▸ **Supplied data**:
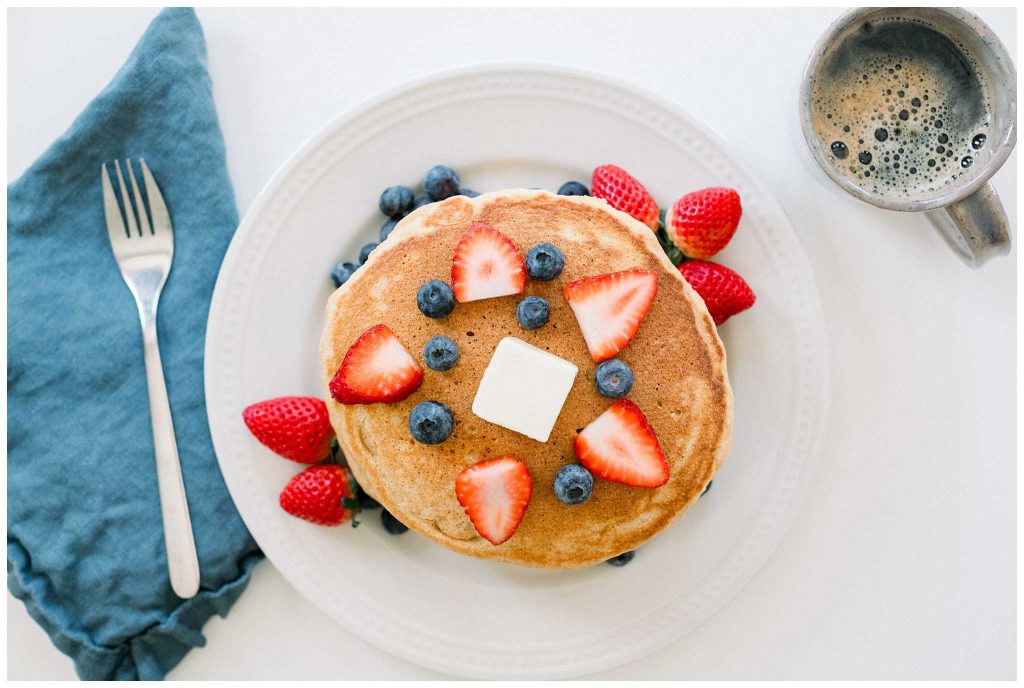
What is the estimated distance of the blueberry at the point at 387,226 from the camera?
5.59 ft

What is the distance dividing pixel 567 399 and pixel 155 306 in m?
1.01

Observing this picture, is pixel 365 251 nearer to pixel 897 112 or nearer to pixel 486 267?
pixel 486 267

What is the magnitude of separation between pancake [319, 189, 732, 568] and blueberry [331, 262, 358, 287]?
0.52 ft

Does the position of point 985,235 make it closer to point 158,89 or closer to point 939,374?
point 939,374

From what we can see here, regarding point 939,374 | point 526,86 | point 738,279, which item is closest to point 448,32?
point 526,86

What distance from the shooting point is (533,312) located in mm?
1424

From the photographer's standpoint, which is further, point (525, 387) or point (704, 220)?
point (704, 220)

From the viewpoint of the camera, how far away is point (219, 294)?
5.57ft

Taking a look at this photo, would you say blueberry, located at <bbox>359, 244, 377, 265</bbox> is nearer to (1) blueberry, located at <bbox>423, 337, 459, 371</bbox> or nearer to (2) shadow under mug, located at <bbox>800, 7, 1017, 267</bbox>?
(1) blueberry, located at <bbox>423, 337, 459, 371</bbox>

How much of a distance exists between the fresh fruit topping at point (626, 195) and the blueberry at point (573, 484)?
588 mm

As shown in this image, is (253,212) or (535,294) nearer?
(535,294)

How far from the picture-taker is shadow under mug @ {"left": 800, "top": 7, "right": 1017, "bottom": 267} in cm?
159

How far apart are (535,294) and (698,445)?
45cm

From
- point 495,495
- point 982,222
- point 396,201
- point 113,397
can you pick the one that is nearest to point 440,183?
point 396,201
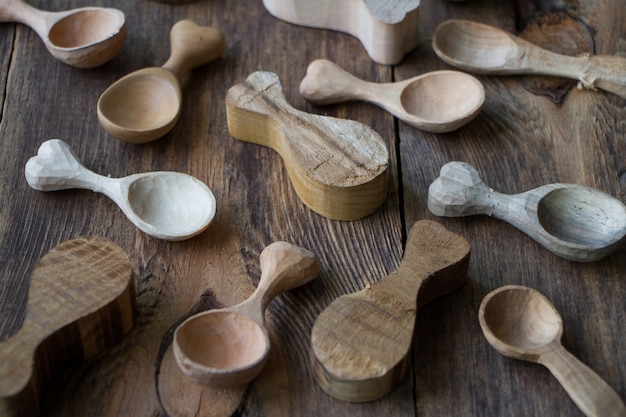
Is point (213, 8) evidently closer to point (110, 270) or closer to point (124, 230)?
point (124, 230)

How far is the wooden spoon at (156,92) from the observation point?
43.4 inches

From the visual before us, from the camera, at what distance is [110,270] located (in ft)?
2.99

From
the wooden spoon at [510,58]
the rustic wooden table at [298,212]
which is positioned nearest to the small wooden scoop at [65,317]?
the rustic wooden table at [298,212]

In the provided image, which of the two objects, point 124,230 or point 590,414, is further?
point 124,230

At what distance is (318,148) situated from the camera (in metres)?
1.04

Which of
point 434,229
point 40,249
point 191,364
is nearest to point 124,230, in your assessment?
point 40,249

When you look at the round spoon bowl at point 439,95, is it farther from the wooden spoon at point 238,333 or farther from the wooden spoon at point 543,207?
the wooden spoon at point 238,333

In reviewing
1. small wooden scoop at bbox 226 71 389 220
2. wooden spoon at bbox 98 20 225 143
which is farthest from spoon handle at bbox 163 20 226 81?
small wooden scoop at bbox 226 71 389 220

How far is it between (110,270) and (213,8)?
1.76 ft

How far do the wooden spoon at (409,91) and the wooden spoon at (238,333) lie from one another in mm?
273

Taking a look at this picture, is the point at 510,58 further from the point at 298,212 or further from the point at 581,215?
the point at 298,212

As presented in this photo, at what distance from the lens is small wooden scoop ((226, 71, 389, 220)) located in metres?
1.01

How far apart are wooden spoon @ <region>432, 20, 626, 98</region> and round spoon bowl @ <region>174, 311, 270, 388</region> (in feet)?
1.67

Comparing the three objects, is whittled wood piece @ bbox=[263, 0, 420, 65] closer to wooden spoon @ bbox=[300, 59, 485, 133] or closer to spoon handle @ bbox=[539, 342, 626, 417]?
wooden spoon @ bbox=[300, 59, 485, 133]
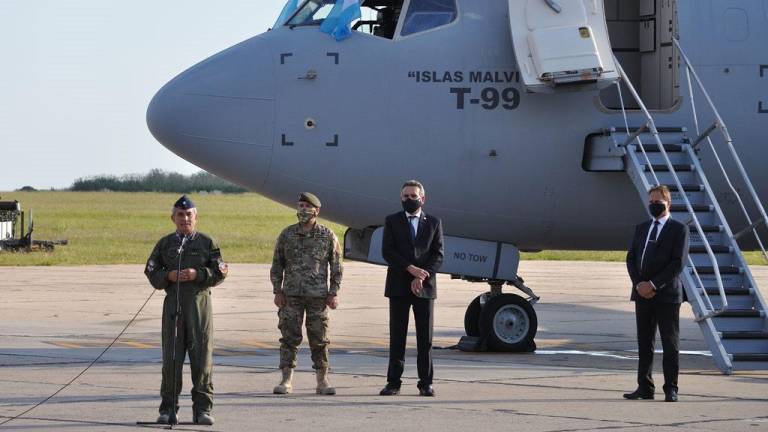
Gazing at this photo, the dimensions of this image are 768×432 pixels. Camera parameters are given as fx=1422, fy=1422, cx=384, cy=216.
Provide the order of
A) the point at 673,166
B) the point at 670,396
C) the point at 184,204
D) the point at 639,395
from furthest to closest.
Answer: the point at 673,166
the point at 639,395
the point at 670,396
the point at 184,204

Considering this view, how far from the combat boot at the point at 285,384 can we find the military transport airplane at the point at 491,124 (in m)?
3.35

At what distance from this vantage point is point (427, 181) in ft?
56.6

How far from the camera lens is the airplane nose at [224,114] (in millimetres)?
16766

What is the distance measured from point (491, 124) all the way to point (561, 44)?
4.41 feet

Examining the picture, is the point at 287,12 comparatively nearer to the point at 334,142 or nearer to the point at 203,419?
the point at 334,142

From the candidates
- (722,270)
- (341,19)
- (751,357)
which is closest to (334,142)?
(341,19)

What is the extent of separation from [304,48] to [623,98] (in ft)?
14.2

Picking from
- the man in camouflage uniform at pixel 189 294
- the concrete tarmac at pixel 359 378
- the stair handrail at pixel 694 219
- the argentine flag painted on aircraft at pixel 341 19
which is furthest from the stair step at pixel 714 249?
the man in camouflage uniform at pixel 189 294

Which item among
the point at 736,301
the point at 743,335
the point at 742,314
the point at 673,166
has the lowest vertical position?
the point at 743,335

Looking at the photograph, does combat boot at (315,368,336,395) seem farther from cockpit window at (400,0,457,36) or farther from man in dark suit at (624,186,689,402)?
cockpit window at (400,0,457,36)

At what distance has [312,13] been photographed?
57.7 feet

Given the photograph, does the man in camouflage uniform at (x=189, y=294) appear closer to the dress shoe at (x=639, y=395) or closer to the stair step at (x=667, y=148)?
the dress shoe at (x=639, y=395)

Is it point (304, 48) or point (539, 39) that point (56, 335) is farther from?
point (539, 39)

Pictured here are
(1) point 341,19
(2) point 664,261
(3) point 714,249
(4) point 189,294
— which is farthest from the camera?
(1) point 341,19
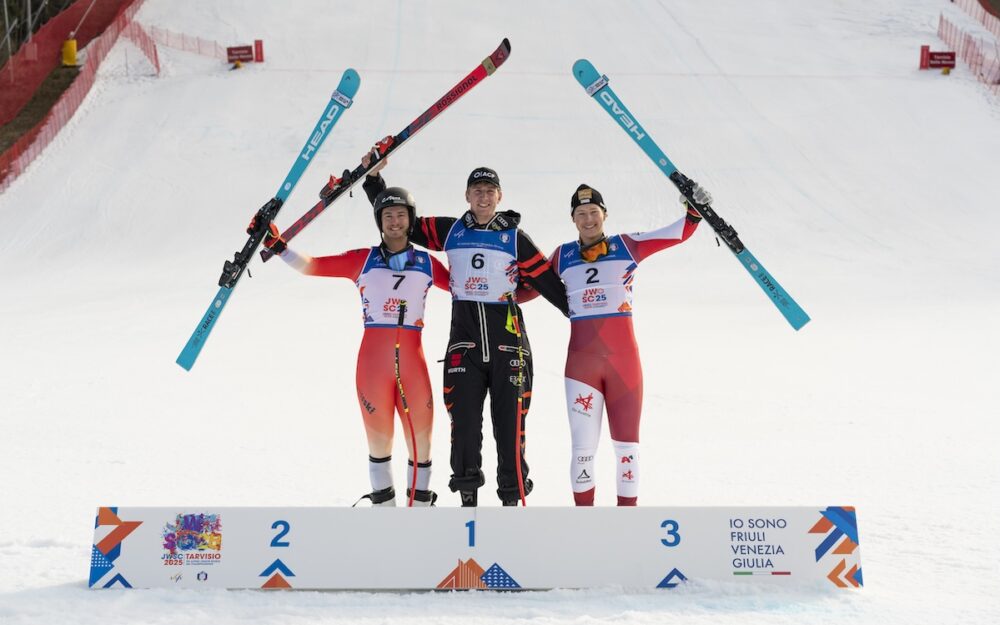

▸ **Your instructions**: Gather every line above that contains the word "nearest" and copy each one out in full.

▸ **Exercise response**:
can you pick the one that is nearest to point 440,183?
which is positioned nearest to the small wooden scoop at [65,317]?
is nearest to point 124,230, in your assessment?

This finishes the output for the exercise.